— begin —

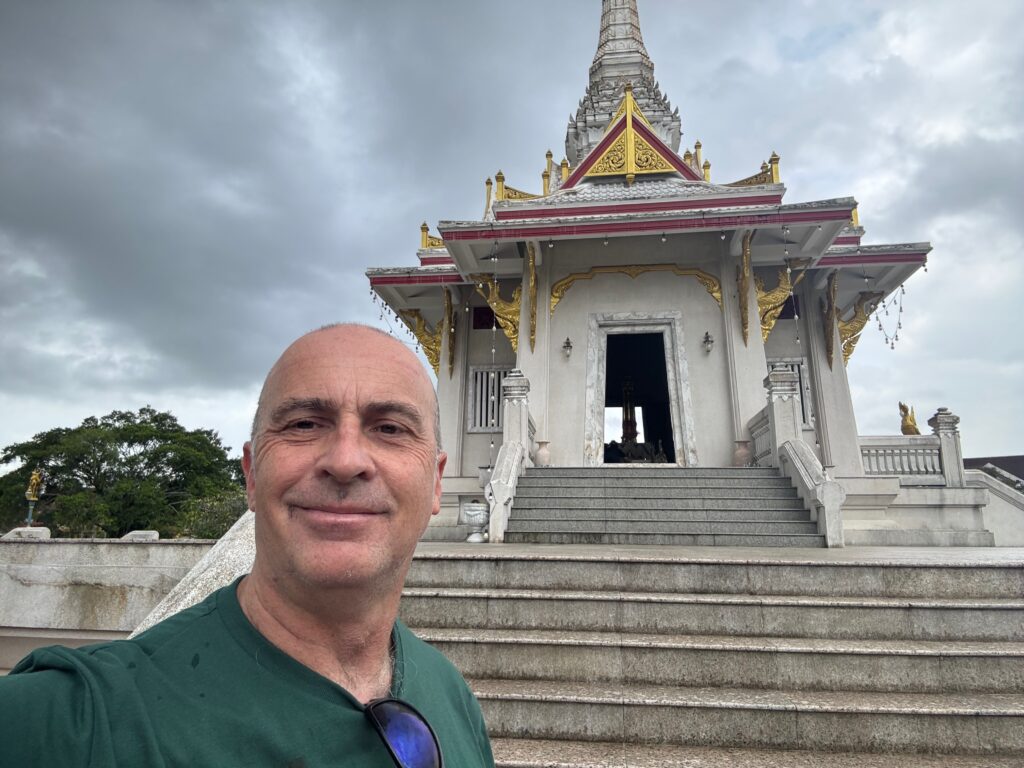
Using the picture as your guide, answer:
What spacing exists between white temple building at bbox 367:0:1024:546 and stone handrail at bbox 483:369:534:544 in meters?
0.03

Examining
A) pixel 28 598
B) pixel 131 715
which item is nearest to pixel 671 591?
pixel 131 715

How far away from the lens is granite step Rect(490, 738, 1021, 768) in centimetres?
261

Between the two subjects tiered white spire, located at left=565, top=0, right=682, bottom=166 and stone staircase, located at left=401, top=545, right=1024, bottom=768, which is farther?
tiered white spire, located at left=565, top=0, right=682, bottom=166

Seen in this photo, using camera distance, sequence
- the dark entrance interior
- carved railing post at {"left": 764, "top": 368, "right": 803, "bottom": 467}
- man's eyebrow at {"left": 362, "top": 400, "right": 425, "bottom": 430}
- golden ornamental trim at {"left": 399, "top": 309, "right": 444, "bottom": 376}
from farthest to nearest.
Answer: the dark entrance interior, golden ornamental trim at {"left": 399, "top": 309, "right": 444, "bottom": 376}, carved railing post at {"left": 764, "top": 368, "right": 803, "bottom": 467}, man's eyebrow at {"left": 362, "top": 400, "right": 425, "bottom": 430}

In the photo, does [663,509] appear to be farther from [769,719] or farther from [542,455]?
[769,719]

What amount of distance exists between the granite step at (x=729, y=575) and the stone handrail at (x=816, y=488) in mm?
1932

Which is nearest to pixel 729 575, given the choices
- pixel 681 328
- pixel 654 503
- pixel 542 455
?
pixel 654 503

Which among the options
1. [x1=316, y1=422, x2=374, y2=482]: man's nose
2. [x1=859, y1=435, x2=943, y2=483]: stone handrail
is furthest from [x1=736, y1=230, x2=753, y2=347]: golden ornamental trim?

— end —

- _DIRECTIONS_
Retype every one of the records above word for word, leaving out the pictures.

- _EXERCISE ANSWER_
Using the picture as your guide, answer:
What spacing exists between white temple building at bbox 367:0:1024:546 and stone handrail at bbox 483:369:534:544 in meters?
0.03

Examining
A) pixel 28 598
B) pixel 131 715
which item is nearest to pixel 671 591?
pixel 131 715

How far away from the lens is granite step Rect(490, 738, 1021, 768) in centimetres?
261

Between the two subjects tiered white spire, located at left=565, top=0, right=682, bottom=166 and stone staircase, located at left=401, top=545, right=1024, bottom=768, which is farther?
tiered white spire, located at left=565, top=0, right=682, bottom=166

Seen in this photo, using camera distance, sequence
- the dark entrance interior
- carved railing post at {"left": 764, "top": 368, "right": 803, "bottom": 467}
- man's eyebrow at {"left": 362, "top": 400, "right": 425, "bottom": 430}
- golden ornamental trim at {"left": 399, "top": 309, "right": 444, "bottom": 376}
from farthest to nearest.
Answer: the dark entrance interior, golden ornamental trim at {"left": 399, "top": 309, "right": 444, "bottom": 376}, carved railing post at {"left": 764, "top": 368, "right": 803, "bottom": 467}, man's eyebrow at {"left": 362, "top": 400, "right": 425, "bottom": 430}

In the photo, does [663,509] appear to be farther from [769,719] or farther from [542,455]?
[769,719]

What amount of distance exists between the granite step at (x=729, y=575) and the stone handrail at (x=816, y=488) in mm?
1932

Which is nearest to pixel 729 575, given the choices
- pixel 681 328
- pixel 654 503
- pixel 542 455
?
pixel 654 503

Which among the options
1. [x1=316, y1=422, x2=374, y2=482]: man's nose
2. [x1=859, y1=435, x2=943, y2=483]: stone handrail
is furthest from [x1=736, y1=230, x2=753, y2=347]: golden ornamental trim?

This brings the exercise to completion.